Given problem:
Recast the records below as a numbered list, leaving out any blank lines.

--- START Provided information ---

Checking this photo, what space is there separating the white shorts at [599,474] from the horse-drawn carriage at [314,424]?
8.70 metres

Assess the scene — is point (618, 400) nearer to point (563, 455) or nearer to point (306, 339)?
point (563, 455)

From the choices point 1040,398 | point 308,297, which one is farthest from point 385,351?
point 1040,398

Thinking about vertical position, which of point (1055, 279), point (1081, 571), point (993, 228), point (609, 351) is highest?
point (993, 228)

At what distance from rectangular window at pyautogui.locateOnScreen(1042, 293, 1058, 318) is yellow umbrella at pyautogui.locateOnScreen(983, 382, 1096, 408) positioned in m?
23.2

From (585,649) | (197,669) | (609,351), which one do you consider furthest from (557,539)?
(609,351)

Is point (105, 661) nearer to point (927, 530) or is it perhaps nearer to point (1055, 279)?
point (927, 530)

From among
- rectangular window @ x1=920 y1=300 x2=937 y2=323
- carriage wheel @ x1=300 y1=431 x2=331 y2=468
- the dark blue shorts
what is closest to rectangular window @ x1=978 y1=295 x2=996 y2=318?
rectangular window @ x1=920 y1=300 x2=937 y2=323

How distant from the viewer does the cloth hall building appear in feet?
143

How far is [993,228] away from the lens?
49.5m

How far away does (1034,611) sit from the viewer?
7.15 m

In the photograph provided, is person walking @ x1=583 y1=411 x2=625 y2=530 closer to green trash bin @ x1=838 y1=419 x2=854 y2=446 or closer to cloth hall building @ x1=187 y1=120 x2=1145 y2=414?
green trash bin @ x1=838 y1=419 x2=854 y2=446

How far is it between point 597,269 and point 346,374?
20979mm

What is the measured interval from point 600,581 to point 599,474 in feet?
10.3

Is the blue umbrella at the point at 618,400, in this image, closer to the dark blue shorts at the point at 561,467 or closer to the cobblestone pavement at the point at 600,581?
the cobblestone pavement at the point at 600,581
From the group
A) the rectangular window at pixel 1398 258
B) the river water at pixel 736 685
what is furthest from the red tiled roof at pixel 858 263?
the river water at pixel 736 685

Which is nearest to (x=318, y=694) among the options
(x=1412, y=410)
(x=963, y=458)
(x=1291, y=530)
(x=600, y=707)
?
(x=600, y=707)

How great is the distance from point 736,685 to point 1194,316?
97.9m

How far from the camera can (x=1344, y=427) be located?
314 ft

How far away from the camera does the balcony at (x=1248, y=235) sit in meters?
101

--- END Provided information ---

Answer to the exercise:
1. Checking this photo, what space is there separating the white shorts at [599,474] from the horse-drawn carriage at [314,424]?
2. 8.70 metres
3. Assess the scene — is point (618, 400) nearer to point (563, 455) or nearer to point (306, 339)?
4. point (563, 455)
5. From the choices point 1040,398 | point 308,297, which one is farthest from point 385,351?
6. point 1040,398
7. Thinking about vertical position, which of point (1055, 279), point (1081, 571), point (993, 228), point (609, 351) is highest?
8. point (993, 228)
9. At what distance from rectangular window at pyautogui.locateOnScreen(1042, 293, 1058, 318) is yellow umbrella at pyautogui.locateOnScreen(983, 382, 1096, 408) positioned in m?
10. 23.2
11. From (585,649) | (197,669) | (609,351), which one do you consider furthest from (557,539)?
12. (609,351)
13. Is point (105, 661) nearer to point (927, 530) or is it perhaps nearer to point (1055, 279)?
14. point (927, 530)
15. From among
16. - rectangular window @ x1=920 y1=300 x2=937 y2=323
17. - carriage wheel @ x1=300 y1=431 x2=331 y2=468
18. - the dark blue shorts
19. what is closest to rectangular window @ x1=978 y1=295 x2=996 y2=318?
20. rectangular window @ x1=920 y1=300 x2=937 y2=323
21. How distant from the viewer does the cloth hall building appear in feet?
22. 143
23. How far is [993,228] away from the lens?
24. 49.5m
25. How far away does (1034,611) sit from the viewer?
26. 7.15 m
27. In the photograph provided, is person walking @ x1=583 y1=411 x2=625 y2=530 closer to green trash bin @ x1=838 y1=419 x2=854 y2=446 or closer to cloth hall building @ x1=187 y1=120 x2=1145 y2=414?
28. green trash bin @ x1=838 y1=419 x2=854 y2=446
29. How far is it between point 597,269 and point 346,374?
30. 20979mm
31. What is the measured interval from point 600,581 to point 599,474 in feet?
32. 10.3
33. Is the blue umbrella at the point at 618,400, in this image, closer to the dark blue shorts at the point at 561,467 or closer to the cobblestone pavement at the point at 600,581?
34. the cobblestone pavement at the point at 600,581
35. From the group
36. A) the rectangular window at pixel 1398 258
37. B) the river water at pixel 736 685
38. what is furthest from the red tiled roof at pixel 858 263?
39. the river water at pixel 736 685
40. Which is nearest to (x=318, y=694) among the options
41. (x=1412, y=410)
42. (x=963, y=458)
43. (x=1291, y=530)
44. (x=600, y=707)
45. ?
46. (x=600, y=707)
47. How great is the distance from point 736,685 to point 1194,316?
48. 97.9m
49. How far from the camera can (x=1344, y=427) be located?
50. 314 ft
51. How far away from the camera does the balcony at (x=1248, y=235) sit in meters?
52. 101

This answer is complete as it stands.